National Burn Centre meets Whakatāne Hospital team

National Burn Centre Clinical Leader Dr Richard Wong She (front left) with visiting burns specialists and Whakatāne Hospital and wider BOPDHB staff. Supplied image.

The head of the country's National Burn Centre has passed on a message of gratitude to Whakatāne Hospital staff from Whakaari/White Island survivors who "you moved heaven and earth" to keep alive.

National Burn Centre Clinical Leader and Plastics Surgeon Dr Richard Wong She visited the hospital along with National Burn Service Coordinator Tracey Perrett, Burn Governance Group Chair Dr Mark Moores and a group of burns specialists who treated patients from the December 9, 2019, eruption.
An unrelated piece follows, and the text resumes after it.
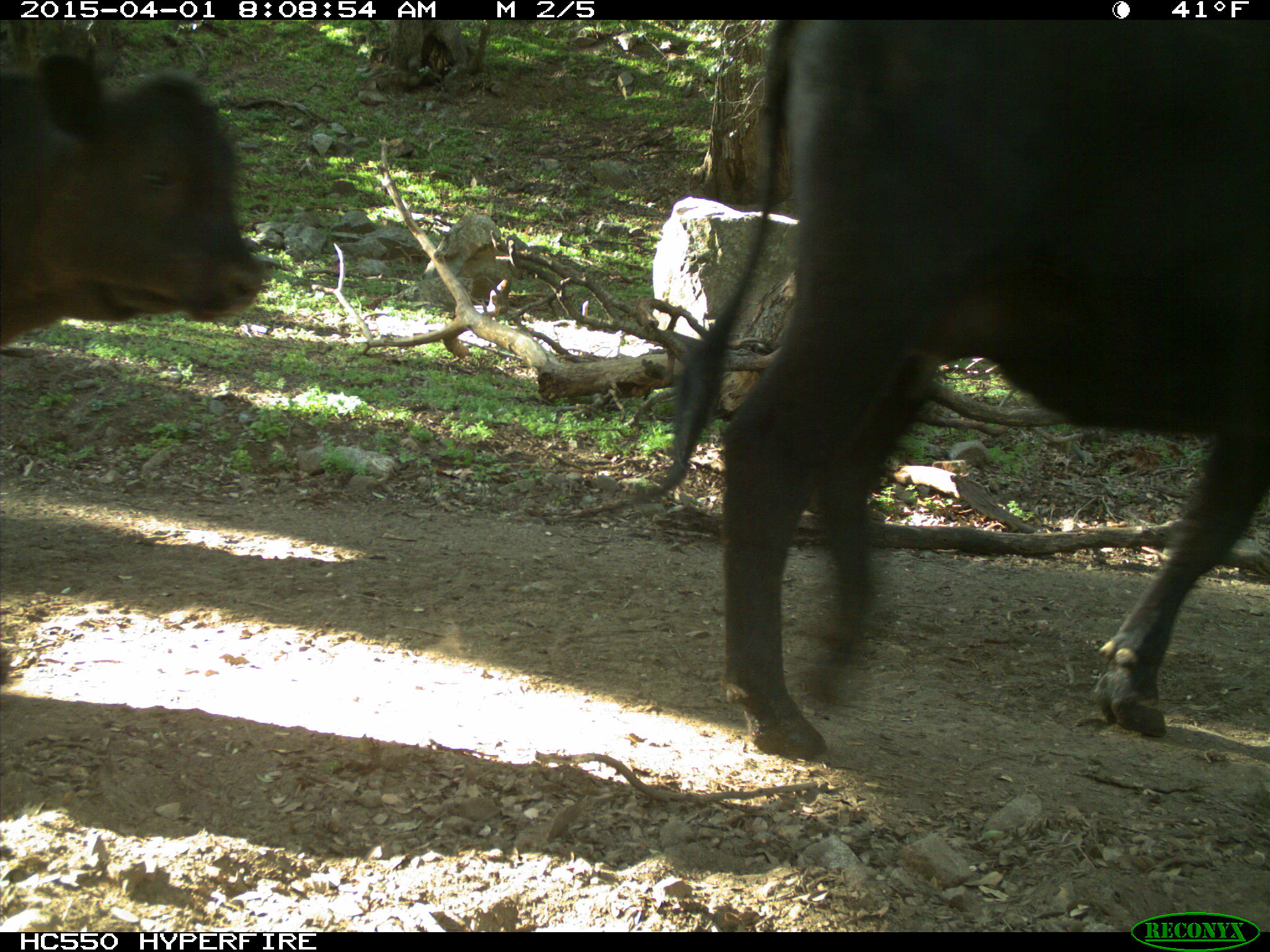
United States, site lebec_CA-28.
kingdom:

Whakatāne Hospital was the first to receive tourists and tour guides from the eruption.

The team worked through the night triaging and stabilising patients; transferring them to intensive care units and the national burns units around the country with the last patient airlifted out the following day.

Dr Richard Wong She says it was really important to visit the hospital to talk with and listen to staff that, 'put everything into providing the best of care for those patients before they were transferred out”.

As a result of the tragedy, the National Burn Service saw more burns at once than it would expect to treat in a year.

'For every percentage of burns to their bodies, those patients spent a day and a half in hospital having operations.

'The survivors I treated in the National Burn Centre told me how grateful they were for care they received. It was important for me to pass that onto the team here at Whakatāne Hospital where their care in our health system began,” says Dr Wong She.

Forty-seven people were on Whakaari White Island at the time of the eruption; 21 lost their lives including two local tour guides.